Alien vs Predator (Arcade, 1994) – Game Page

Alien vs Predator

Alien vs. Predator (1994) is Capcom’s CPS-2 arcade beat ’em up that lets you brawl through a Xenomorph-infested future as a Predator or human Marines. Tight co-op combat, screen-filling enemies, and chunky CPS-2 visuals made it a cult arcade staple.

Game Data

Release Year1994
DeveloperCapcom
PublisherCapcom
PlatformArcade (CPS-2)
GenreBeat ’em up / Action
Players1–3
Original MediaArcade Cabinet

Gameplay:
Pick a character (Predator or Marines), chain combos, use special attacks, grab weapons, and survive huge swarms of Xenomorphs and bosses. Co-op is the real star: teamwork and crowd-control matter.

Story:
A colony is overrun by Xenomorphs. Marines fight to contain the outbreak while a Predator enters the hunt—each pushing deeper into the infestation to reach the source.

Trivia:
Despite being a fan-favorite, the game has long been difficult to re-release due to licensing, which helps explain its “arcade legend” status.

Capcom’s Alien vs. Predator stands out for its satisfying CPS-2 “weight”: crunchy hit effects, readable enemy tells, and crowd-heavy arenas that reward positioning. It’s one of those brawlers where you can feel the arcade design DNA—fast, flashy, and built for co-op chaos.
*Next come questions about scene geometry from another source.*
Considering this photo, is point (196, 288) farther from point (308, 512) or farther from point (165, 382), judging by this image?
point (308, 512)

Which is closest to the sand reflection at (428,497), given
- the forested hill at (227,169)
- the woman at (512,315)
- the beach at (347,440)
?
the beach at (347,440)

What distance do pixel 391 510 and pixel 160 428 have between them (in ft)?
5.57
Alien vs Predator Arcade Gameplay Screenshot Alien vs Predator Arcade Flyer Front

Between environmental hazards, weapon pickups, and character-specific tools, it keeps variety high across stages. The result: a brawler people still talk about decades later.

Screenshots

Timeline / Versions

1994
Original arcade release (Capcom CPS-2)

Why Alien vs Predator Was Historically Important

Alien vs. Predator is remembered as one of the strongest licensed arcade beat ’em ups of the 1990s: it combines Capcom’s brawler expertise with an instantly recognizable IP—without sacrificing gameplay depth.
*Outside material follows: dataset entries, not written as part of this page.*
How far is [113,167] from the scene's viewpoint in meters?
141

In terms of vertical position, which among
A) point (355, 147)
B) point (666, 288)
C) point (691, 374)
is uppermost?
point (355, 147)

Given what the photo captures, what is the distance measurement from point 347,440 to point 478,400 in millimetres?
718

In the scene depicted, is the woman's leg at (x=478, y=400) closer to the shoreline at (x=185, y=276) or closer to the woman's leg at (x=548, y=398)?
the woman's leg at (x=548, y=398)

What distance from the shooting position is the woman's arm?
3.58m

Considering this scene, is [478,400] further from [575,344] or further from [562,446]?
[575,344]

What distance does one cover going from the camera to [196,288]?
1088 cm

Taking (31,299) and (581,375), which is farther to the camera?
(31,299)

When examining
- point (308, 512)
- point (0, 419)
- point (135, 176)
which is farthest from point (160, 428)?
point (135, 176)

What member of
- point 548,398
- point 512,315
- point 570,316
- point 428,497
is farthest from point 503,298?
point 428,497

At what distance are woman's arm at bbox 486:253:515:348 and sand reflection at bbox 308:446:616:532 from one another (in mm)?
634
Its multi-character co-op focus (including a Predator in the roster) helped cement the “pick your fighter + survive the swarm” formula that defined many CPS-era arcade brawlers.

The game’s “rarely reissued” status also turned it into a preservation darling—fans keep it alive through arcade boards, emulation, and community documentation.